Longitudinal Statistics
LME Matlab tools. Author: Jorge Luis Bernal Rusiel, 2012. jbernal[at]nmr.mgh.harvard.edu or jbernal0019[at]yahoo.es
If you use these tools in your analysis please cite:
Bernal-Rusiel J.L., Greve D.N., Reuter M., Fischl B., Sabuncu M.R., 2012. Statistical Analysis of Longitudinal Neuroimage Data with Linear Mixed Effects Models, NeuroImage, doi:10.1016/j.neuroimage.2012.10.065.
These Matlab tools are freely distributed and intended to help neuroimaging researchers when analysing longitudinal neuroimaging (LNI) data. The statistical analysis of such type of data is arguable more challenging than the cross-sectional or time series data traditionally encountered in the neuroimaging field. This is because the timing associated with the measurement occasions and the underlying biological process under study are not usually under full experimental control.
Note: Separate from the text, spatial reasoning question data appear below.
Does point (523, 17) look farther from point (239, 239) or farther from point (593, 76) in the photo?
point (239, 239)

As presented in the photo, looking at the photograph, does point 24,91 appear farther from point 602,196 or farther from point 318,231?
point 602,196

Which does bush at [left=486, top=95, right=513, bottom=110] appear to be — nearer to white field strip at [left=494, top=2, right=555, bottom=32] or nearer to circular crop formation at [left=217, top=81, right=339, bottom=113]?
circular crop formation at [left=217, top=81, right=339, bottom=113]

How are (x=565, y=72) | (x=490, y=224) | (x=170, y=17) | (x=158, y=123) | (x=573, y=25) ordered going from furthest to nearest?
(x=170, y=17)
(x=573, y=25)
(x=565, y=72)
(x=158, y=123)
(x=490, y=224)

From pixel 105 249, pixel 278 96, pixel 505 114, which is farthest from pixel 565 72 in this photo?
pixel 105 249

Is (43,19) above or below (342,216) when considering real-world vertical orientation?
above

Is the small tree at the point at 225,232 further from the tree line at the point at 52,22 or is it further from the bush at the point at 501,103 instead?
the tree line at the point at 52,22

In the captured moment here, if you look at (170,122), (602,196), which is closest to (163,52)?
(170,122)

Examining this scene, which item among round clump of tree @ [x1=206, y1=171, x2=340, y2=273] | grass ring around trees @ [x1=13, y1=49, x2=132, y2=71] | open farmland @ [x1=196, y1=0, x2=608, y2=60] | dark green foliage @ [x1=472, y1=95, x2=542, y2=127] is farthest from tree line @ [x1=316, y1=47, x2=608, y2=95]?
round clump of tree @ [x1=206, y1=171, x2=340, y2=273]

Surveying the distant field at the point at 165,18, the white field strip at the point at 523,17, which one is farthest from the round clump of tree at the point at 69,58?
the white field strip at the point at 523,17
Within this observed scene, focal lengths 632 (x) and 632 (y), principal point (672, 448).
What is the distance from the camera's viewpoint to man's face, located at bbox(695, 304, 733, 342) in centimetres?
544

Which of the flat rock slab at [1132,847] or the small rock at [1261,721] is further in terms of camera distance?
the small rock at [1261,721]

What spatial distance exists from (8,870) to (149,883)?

There are two aspects of longitudinal data that require correct modeling: The mean response over time and the covariance among repeated measures on the same individual. I hope these tools can serve for such modeling purpose as they provide functionality for exploratory data visualization, model specification, model selection, parameter estimation, inference and power analysis including sample size estimation. They are specially targeted to be used with Freesurfer's data but can be used with any other data as long as they are loaded into Matlab and put into the appropriate format. Here are some recommendations about how to use these tools.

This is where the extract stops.